El ama de llaves caminó con determinación por los pasillos del caserón vestida con un traje negro, su rostro reflejando el rictus serio de quién considera al orden un dios. Tras ella, cabizbaja y nerviosa, moviéndose con sigilo como quien considera hacer ruido una ofensa, con poco o nada de entusiasmo, se dejaba llevar una de las criadas.
Acababan de reñirla y, por añadidura, se había llevado un bofetón. La pálida mejilla, ahora colorada, escocía, pero las duras palabras y la humillación dolían más. De alguna manera había aguantado la compostura y pese a todo lo que sentía, in extremis, había logrado mantener sus ojos azules secos.
– Vamos a ver a Don Luis. Responde a lo que se te pregunte y obedece. Tu situación laboral en esta casa depende de ello. – Espetó la de negro golpeando con los nudillos la puerta de una habitación ante la que se habían detenido tan solo unos segundos antes.
La muchacha levantó la cabeza con toda la calma que logró reunir y respondió en algo que parecía más susurro que voz.
– Sí señora.
Instantes después, la voz ronca y grave del dueño se dejó oir, algo atenuada, tras la puerta.
– Adelante, está abierto.
La mujer que comandaba la expedición giró el picaporte y entró seguida de la joven.
Don Luis, que se encontraba sentado leyendo un libro, levantó la vista, se quitó los anteojos y observó a la joven criada, mirándola de arriba a abajo. Luego, miró a la mujer de mayor edad y aguardó la pertinente explicación.
– Siento molestarle Don Luis, pero la señora, como usted sabe, se encuentra en cama, recuperándose de un catarro y necesitamos que alguien imponga disciplina.
El caballero asintió y dirigiéndose esta vez a la joven, preguntó.
– ¿Qué tenéis que decir al respecto?
La criada, bajando la vista para mostrarse humilde, expuso el motivo por el que estaba allí.

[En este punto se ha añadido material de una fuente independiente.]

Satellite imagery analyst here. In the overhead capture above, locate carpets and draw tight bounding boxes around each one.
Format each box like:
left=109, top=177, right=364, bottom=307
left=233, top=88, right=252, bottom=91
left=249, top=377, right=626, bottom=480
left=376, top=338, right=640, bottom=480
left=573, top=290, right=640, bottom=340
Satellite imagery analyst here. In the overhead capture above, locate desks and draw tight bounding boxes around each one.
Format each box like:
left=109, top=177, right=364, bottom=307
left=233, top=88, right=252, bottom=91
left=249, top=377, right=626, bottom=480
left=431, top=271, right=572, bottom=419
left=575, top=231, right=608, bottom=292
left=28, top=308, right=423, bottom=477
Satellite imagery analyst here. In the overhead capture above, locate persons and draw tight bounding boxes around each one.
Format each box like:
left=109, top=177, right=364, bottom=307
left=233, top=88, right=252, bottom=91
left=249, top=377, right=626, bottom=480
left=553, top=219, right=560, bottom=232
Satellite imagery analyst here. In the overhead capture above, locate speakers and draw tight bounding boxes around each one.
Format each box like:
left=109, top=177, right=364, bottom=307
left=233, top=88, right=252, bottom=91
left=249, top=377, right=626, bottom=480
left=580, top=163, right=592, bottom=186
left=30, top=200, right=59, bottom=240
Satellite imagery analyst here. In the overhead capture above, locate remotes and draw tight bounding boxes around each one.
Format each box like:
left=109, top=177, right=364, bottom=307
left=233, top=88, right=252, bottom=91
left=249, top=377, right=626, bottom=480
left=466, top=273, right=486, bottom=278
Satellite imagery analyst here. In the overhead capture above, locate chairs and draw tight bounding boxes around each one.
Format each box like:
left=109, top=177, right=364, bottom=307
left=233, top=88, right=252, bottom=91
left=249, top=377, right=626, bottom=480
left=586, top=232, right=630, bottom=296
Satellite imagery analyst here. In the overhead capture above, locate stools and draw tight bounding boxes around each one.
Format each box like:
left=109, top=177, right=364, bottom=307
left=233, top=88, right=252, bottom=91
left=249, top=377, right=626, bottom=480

– … no fue mi intención señor, le pido disculpas. – añadió a su confesión levantando la mirada y pidiendo con sus ojos, algo de compasión.
Don Luis no mostró compasión.
– Traed la vara. – ordenó dirigiéndose al ama de llaves.
– ¿Cómo os llamáis? – preguntó a la sirvienta mientras esperaba.
– Yo, señor, yo me llamo Laura.
La mujer volvió con el instrumento de castigo y se lo entregó al dueño del caserón. Posteriormente pidió a la criada que se inclinara, subió sus faldas y desatando las enaguas dejó sus tiernas y pálidas nalgas al aire, expuestas a la vergüenza y humillación.
Poco después, Don Luis descargó el primero de muchos azotes.
……..
La puerta se abrió y Laura, con las lágrimas todavía resbalando por sus encendidas mejillas, salió de la habitación en dirección a su cuarto. El ama de llaves, generosamente, le había concedido una hora de reposo antes de volver a sus quehaceres.